Denial Is Not A Strategy – Planning for Unexpected Eldercare Challenges
There are days where being in denial is better than coming face to face with reality. Like when your child is so misbehaved in the grocery store, you actually believe this small evil person is not your next of kin and you start looking for the mother with the rest of the passersby. Or when you go to zip up those pants and you are furious with your husband for shrinking them in the wash, again.
In my line of work, families are often in denial. Quite frankly, I don’t blame them. Denial was our family’s middle name as we were caring for our father and grandmother.

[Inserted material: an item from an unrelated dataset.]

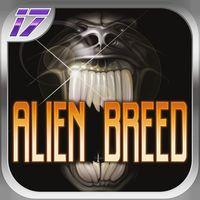 Portada oficial de Alien Breed PSN para PS3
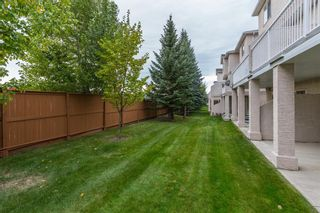 Photo 28: 97 Country Hills Gardens NW in Calgary: Country Hills Row/Townhouse for sale : MLS®# A1149048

It’s really heart wrenching to watch our parents or grandparents become frail or deal with the aftermath of a stroke, Parkinson’s disease and other chronic illnesses. Whether it’s the loss of health, the decrease in independence, the anticipated loss of a spouse or the disenfranchised grief with dementia, family caregivers rarely take time to sort through the range of emotions associated with these losses.

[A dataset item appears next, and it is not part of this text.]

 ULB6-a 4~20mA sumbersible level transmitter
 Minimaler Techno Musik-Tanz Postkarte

Sometimes it’s denial and other times, life keeps moving us forward with equally important priorities such as work and raising a family. Mostly though, caregivers are surprised by the number of challenges they face, or the ones they didn’t expect, such as the following:
- An uncertainty or a lack of awareness about the aging process. Is mom’s memory loss normal or is it serious? Dad seems so frail – is he managing? Uncertainty or lack of knowledge makes it hard to judge whether a senior’s behavior is normal or a cause for concern.

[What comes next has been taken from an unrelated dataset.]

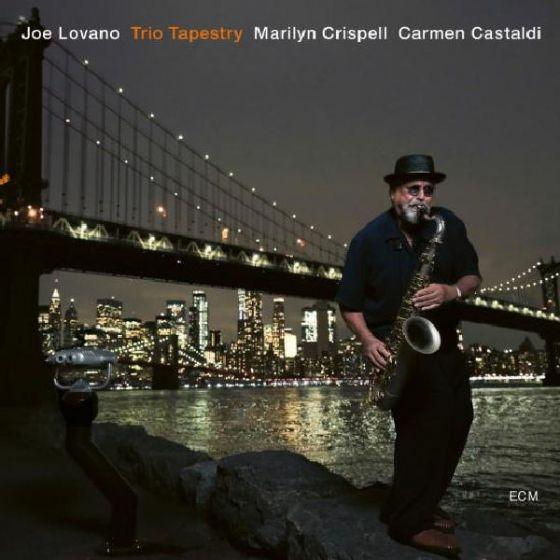 Cd joe lovano - trio tapestry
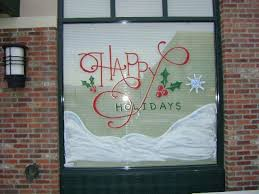 Holiday Christmas Window Decorations by 90 Best Christmas Window Decorations Images On Pinterest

- A perceived role reversal. When our parents become frail and need our assistance to maintain their independence and quality of life, caregivers often feel a reversal of roles. Communication can be touchy and acceptance of help isn’t always well received, which can alter the parent-child dynamic. The end result is often increased tensions or dealing with difficult emotions.
- Money, Money, Money. Families can feel the squeeze especially as care needs and housing requirements change. At times, the aging loved one’s resources are insufficient to cover the associated expenses. We often wait too long to talk finances with our loved one because it’s one of the most difficult topics to address.
- Stress and life balance. Many caregivers can’t believe just how many directions they are pulled – caring for their loved one, parenting and supporting children, honoring one’s spouse, keeping up at work and trying to navigate the gamut of health care providers and changes with our aging loved ones.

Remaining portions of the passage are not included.